L’Unité permanente anti-corruption se mêle de la course à la chefferie qui a couronné Pablo Rodriguez à la tête du Parti libéral du Québec. François Legault, malgré un programme musclé en matière de laïcité et d’immigration, est incapable de faire bouger l’aiguille des sondeurs. Québec solidaire plafonne à 8 %, soit ce qui reste d’électeurs assez radicaux pour se noyer avec le navire en perdition. Dans un tel contexte, le Parti québécois va-t-il lentement mais sûrement former un gouvernement majoritaire ?
Les élections ne sont qu’en octobre 2026. Pourtant, c’est une éternité en politique. En si peu de temps, tout peut arriver. On se souvient du « miracle » Carney chez les libéraux : une mutinerie pousse Justin Trudeau à la porte, et c’est alors un banquier d’affaires peu connu politiquement qui se présente comme le sauveur face aux menaces de Donald Trump. Et ce, en quelques mois.
Si l’eau a coulé sous les ponts, montrant les limites, et surtout l’incapacité de Carney à peser dans le game nord-américain, cette histoire montre quand même qu’il faut éviter de faire des prédictions trop précipitées. Mais se peut-il que, dans le cas du Parti québécois, cela soit différent ?
Les déboires des libéraux passeront à l’histoire puisqu’ils ont réussi l’exploit de faire sortir l’UPAC alors qu’ils ne sont même pas au pouvoir. Pablo Rodriguez a mis dehors du caucus la seule députée véritablement appréciée du parti, Marwah Rizqy. Qu’à cela ne tienne, il persiste et signe. Il n’est au courant de rien. Comme à la belle époque de la commission Charbonneau.

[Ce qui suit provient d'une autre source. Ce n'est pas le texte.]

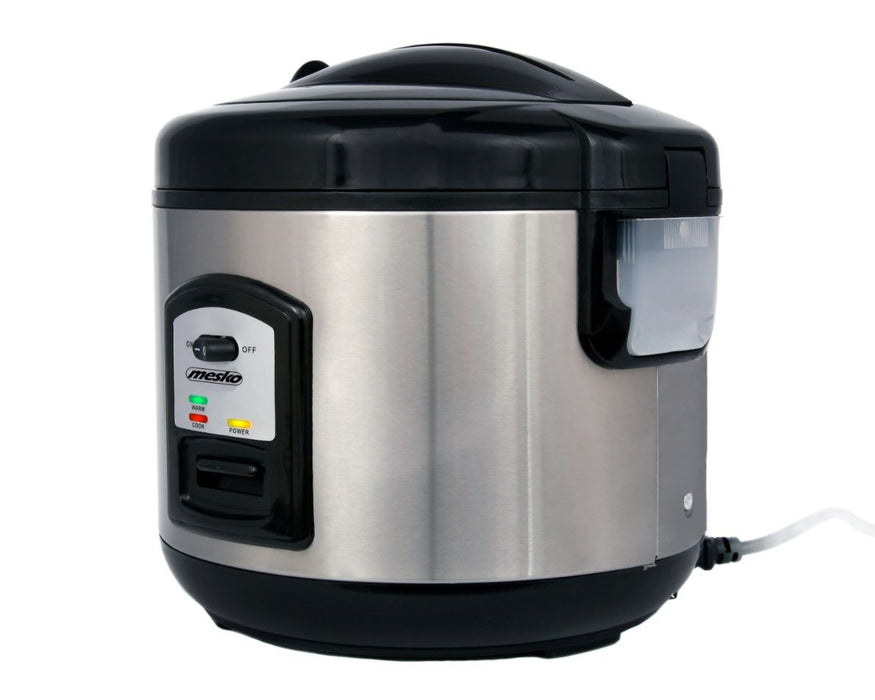 Mesko MS 6411 rice cooker Black,Stainless steel 1000 W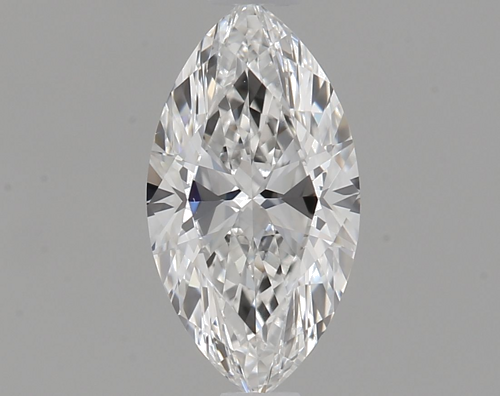 0.5 carat F-VS1 Natūralus Marquise Deimantas (1)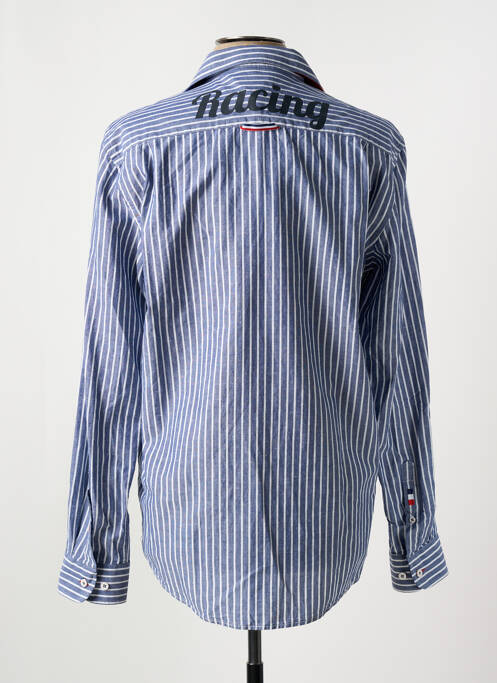 Cămașă cu mâneci lungi albastru DELAHAYE bărbat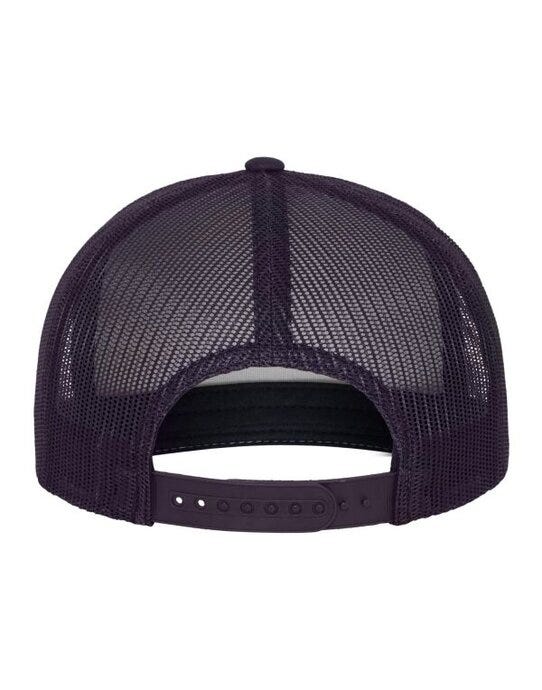 Flexfit 6006W Classic Trucker - Navy/White/Navy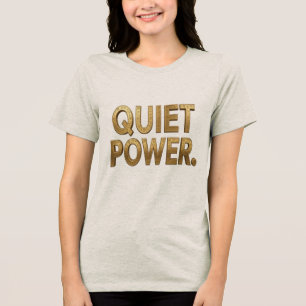 T-shirt En Tri-matière Pouvoir Tranquille Grande Design Sphinx Egypte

Quant à la CAQ, on voit mal comment François Legault réussira à obtenir un troisième mandat. Peu importe qu’il applique actuellement un programme musclé en matière de laïcité et d’immigration, le mal est déjà fait. Les gens ont en tête la gestion calamiteuse de la crise du logement, des travailleurs temporaires, alors qu’il y a quelques années, il parlait rien de moins de « louisianisation » du Québec.
Mais c’est surtout le naufrage des grands projets énergétiques, avec Northvolt et Lion Électrique, que le verre déborda. Des milliards gaspillés dans des projets qui semblaient être des paris sur l’avenir. Or, on ne devrait pas constamment miser l’argent des contribuables comme si l’on jouait à la bourse ou au casino. On le voit avec la remise en question de plus en plus fréquente des mesures environnementalistes partout dans le monde. L’écologie punitive atteint ses limites d’acceptabilité sociale, et les voitures électriques sont considérées par un bon nombre de nos concitoyens comme des citrons.
Dans ce contexte, Paul St-Pierre Plamondon, alias PSPP, sauvera-t-il le PQ de la mort à laquelle on le condamnait il y a quelques années ? C’est fort possible qu’il réussisse un exploit peu commun : passer d’une poignée de députés, de mousquetaires, à un gouvernement majoritaire. Ce qui n’est pas arrivé depuis des années. Mais il est encore trop tôt pour s’avancer. Les élections sont en octobre prochain.
Les médias sont déjà sur le cas PSPP. Il est qualifié de bouillant, de soupe au lait, d’intransigeant. François Legault l’a qualifié d’arrogant, car celui-ci lui aurait proposé de faire des élections anticipées. Donc, que ces qualificatifs soient vrais ou non, PSPP doit faire attention au ton qu’il emploiera, pour ne pas avoir à rétropédaler par la suite. On l’a vu avec les artistes : il avait raison sur le fond, et peut-être même sur la forme, mais le problème, c’est l’image publique projetée par les médias et les adversaires qui compte. Il devra tenir compte de cette hostilité grandissante de gens qui se sentent menacés dans leur position confortable.